Sasa Damjanovic, 36 ans, et sa compagne Vera Vasic, 29 ans, n’en étaient pas à leur première escroquerie. En décembre dernier, ils avaient déjà été poursuivis en justice après avoir déclaré être présents le soir du 13 novembre 2015 près du Stade de France à Paris. Ils avaient écopé de trois ans de prison pour elle, et six ans pour lui.

Cette fois, les deux escrocs ont été condamnés à quatre et cinq ans d’emprisonnement assortis d’une interdiction de séjour de cinq ans dans les Alpes-Maritimes. Peu convaincu par les pleurs et les remords affichés dans le box par les deux prévenus, le parquet avait requis cinq et six ans de prison. Le couple a été reconnu coupable de tentative d’escroquerie au préjudice du Fonds de garantie des victimes du terrorisme et d’autres infractions (FGTI), l’organisme public chargé d’enregistrer les demandes d’indemnisation des victimes d’attentat. Le soir de la Fête nationale, alors qu’ils étaient à Cannes, le couple s’était précipité à Nice, vingt minutes après l’annonce de l’attentat, pour déposer un dossier à l’hôpital Pasteur, indiquant avoir été victimes de la bousculade due à l’attaque du camion-bélier.

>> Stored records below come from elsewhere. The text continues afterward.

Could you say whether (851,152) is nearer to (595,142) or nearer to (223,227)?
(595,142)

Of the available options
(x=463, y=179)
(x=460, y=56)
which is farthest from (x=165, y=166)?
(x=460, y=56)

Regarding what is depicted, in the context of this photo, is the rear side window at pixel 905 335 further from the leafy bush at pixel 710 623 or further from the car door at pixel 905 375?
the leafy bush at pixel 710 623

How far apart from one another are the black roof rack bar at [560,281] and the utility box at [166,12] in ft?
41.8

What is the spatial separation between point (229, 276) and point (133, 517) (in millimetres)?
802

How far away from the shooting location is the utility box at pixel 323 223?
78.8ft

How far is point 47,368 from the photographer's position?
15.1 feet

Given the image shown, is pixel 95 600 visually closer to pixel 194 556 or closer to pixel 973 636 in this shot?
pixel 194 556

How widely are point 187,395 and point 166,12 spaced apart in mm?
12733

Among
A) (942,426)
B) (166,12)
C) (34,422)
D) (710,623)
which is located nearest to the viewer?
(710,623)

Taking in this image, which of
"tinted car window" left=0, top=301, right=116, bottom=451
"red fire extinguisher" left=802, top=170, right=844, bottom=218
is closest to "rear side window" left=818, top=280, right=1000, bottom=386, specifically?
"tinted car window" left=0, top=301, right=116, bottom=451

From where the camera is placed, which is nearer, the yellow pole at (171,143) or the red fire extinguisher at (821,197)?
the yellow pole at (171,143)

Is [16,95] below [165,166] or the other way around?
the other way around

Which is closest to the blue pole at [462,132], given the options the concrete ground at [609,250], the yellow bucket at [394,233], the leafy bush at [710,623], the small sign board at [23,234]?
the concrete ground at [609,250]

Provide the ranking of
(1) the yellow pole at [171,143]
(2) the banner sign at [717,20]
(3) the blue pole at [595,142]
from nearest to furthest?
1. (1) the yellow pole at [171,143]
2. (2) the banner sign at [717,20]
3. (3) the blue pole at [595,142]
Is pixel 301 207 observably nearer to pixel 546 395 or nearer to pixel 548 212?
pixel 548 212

L’attention des services du FGTI avait été alertée lorsque ce couple de nationalité française était venu déposer un dossier pour l’attentat de Nice alors qu’ils avaient déjà été indemnisés, à hauteur de 30.000 euros chacun, pour ceux de Paris. Face à cette coïncidence troublante, la justice, saisie par le FGTI, avait alors ouvert une enquête qui avait permis de confondre le couple, des relevés téléphoniques attestant de leur présence sur la Côte d’Azur le 13 novembre 2015, soir des attentats parisiens, et non près du stade de France comme ils le prétendaient.

Interrogée par Le Figaro, la secrétaire d’État chargée de l’Aide aux victimes Juliette Méadel dénonce des « pratiques scandaleuses qui doivent être punies comme il se doit », mais affirme que, de façon globale « la fraude reste très isolée ». Le fonds de garantie des victimes du terrorisme et d’autres infractions (FGTI) « est très vigilant, et plusieurs autres dossiers sont encore très sérieusement étudiés », précise la secrétaire d’État.

D’autres cas de fraude recensés

Cette escroquerie « innommable » n’est pas la première recensée. Laura O., une femme de 24 ans, était, elle, jugée en novembre dernier pour avoir présenté aux policiers des faux certificats médicaux attestant qu’elle était au bar parisien Le Carillon, cible d’une attaque terroriste, le 13 novembre 2015. Elle s’était présentée en décembre 2015 au commissariat des Mureaux, dans les Yvelines, en prétendant avoir été « gravement blessée à un bras ». Mais lors de sa déposition, elle avait affirmé « avoir été soufflée par une explosion », alors que Le Carillon a été attaqué au fusil d’assaut.

Une autre femme, condamnée en juillet dernier par le tribunal correctionnel de Bobigny à six mois d’emprisonnement avec sursis, avait prétendu être au Bataclan le soir des attentats, et avait réclamé 10.000 euros au FGTI. Mais son téléphone avait indiqué que, ce soir-là, elle se trouvait à plus de vingt kilomètres du Bataclan… Lors de son procès, la fausse victime avait admis avoir menti par appât du gain.

Autre tentative d’escroquerie, celle d’un chauffeur de VTC qui affirmait, en décembre 2015, être présent au restaurant Le Petit Cambodge, dans le 10e arrondissement de Paris, le soir des attentats. Il avait livré une version des faits entendue dans les médias. L’enquête avait révélé qu’il était une victime de l’attentat du RER B à Saint-Michel à Paris en 1995.

En janvier 2017, un homme de 47 ans et une femme de 36 ans, soupçonnés de s’être fait passer pour des victimes des attentats de novembre 2015, avaient été également condamnés par le tribunal. Le couple avait affirmé, en février 2016, avoir été blessé par l’explosion à proximité du McDonald’s, près du Stade de France, le soir du 13 novembre. L’homme handicapé à 80% et son épouse, enceinte de leur deuxième enfant, s’étaient constitués partie civile « par appât du gain ». Ils ont écopé tous deux d’un an de prison, dont six mois ferme.